Entries taken from a collection
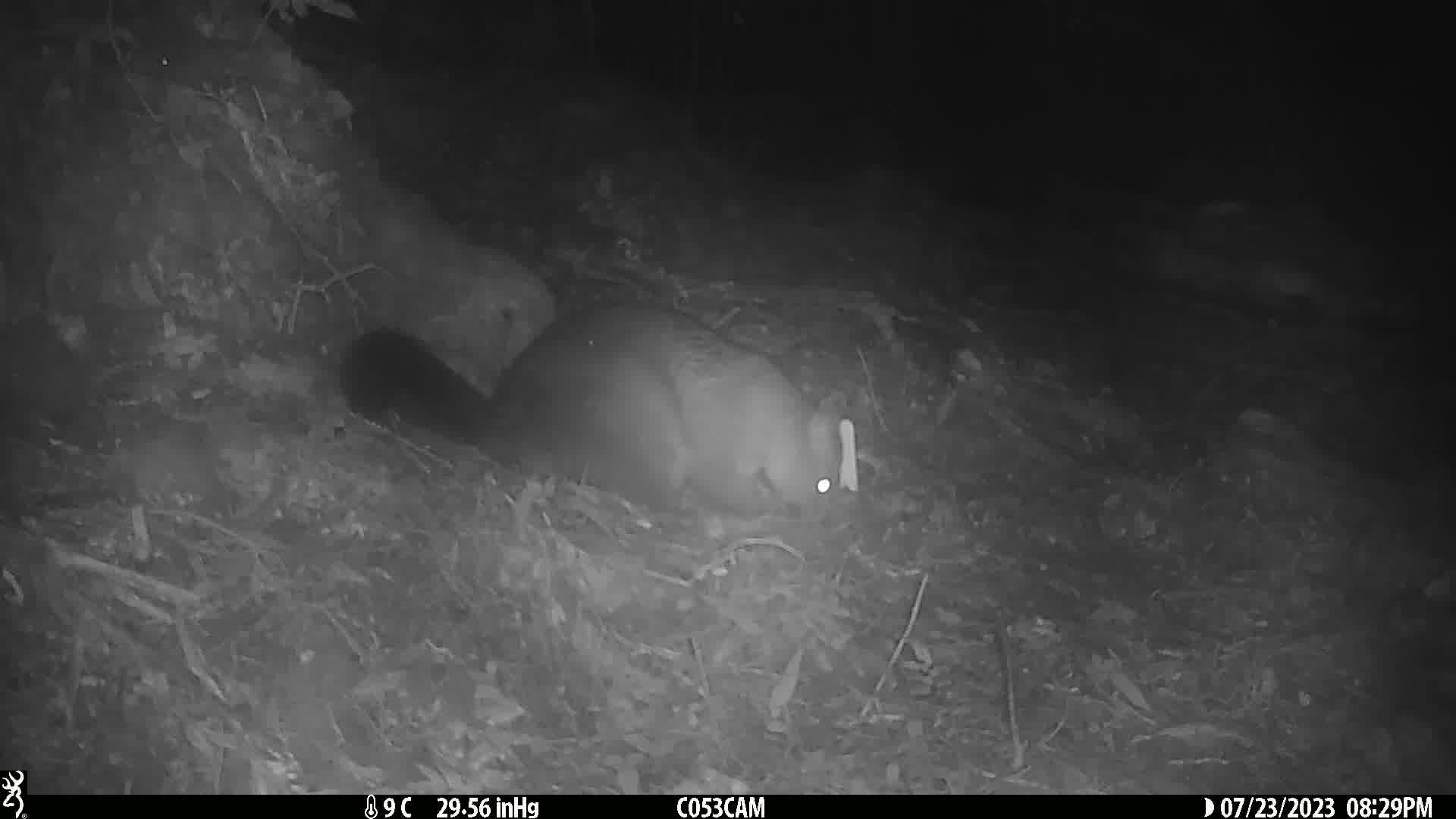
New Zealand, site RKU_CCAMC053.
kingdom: Animalia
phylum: Chordata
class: Mammalia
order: Diprotodontia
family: Phalangeridae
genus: Trichosurus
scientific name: Trichosurus vulpecula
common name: common brushtail possum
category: possum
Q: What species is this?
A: Possum (common brushtail possum) (Trichosurus vulpecula).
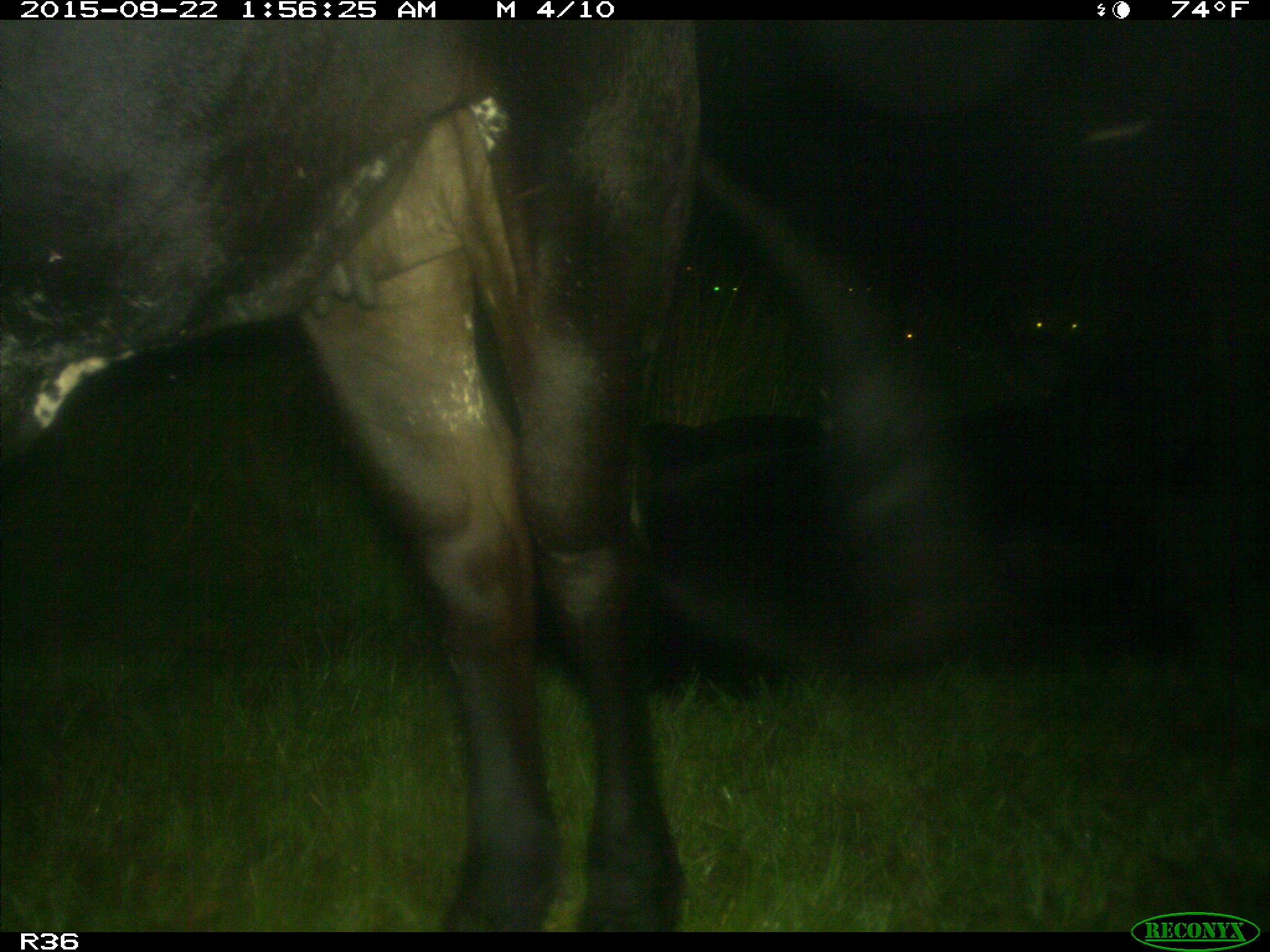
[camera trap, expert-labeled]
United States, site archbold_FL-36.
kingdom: Animalia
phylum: Chordata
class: Mammalia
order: Artiodactyla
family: Bovidae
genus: Bos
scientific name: Bos taurus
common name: domestic cow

### WHAT THIS TASK INVOLVES
Once the pictures are removed, output the entries above exactly as given.

### RESPONSE FOR THIS EXERCISE
New Zealand, site RKU_CCAMC053.
kingdom: Animalia
phylum: Chordata
class: Mammalia
order: Diprotodontia
family: Phalangeridae
genus: Trichosurus
scientific name: Trichosurus vulpecula
common name: common brushtail possum
category: possum
Q: What species is this?
A: Possum (common brushtail possum) (Trichosurus vulpecula).
[camera trap, expert-labeled]
United States, site archbold_FL-36.
kingdom: Animalia
phylum: Chordata
class: Mammalia
order: Artiodactyla
family: Bovidae
genus: Bos
scientific name: Bos taurus
common name: domestic cow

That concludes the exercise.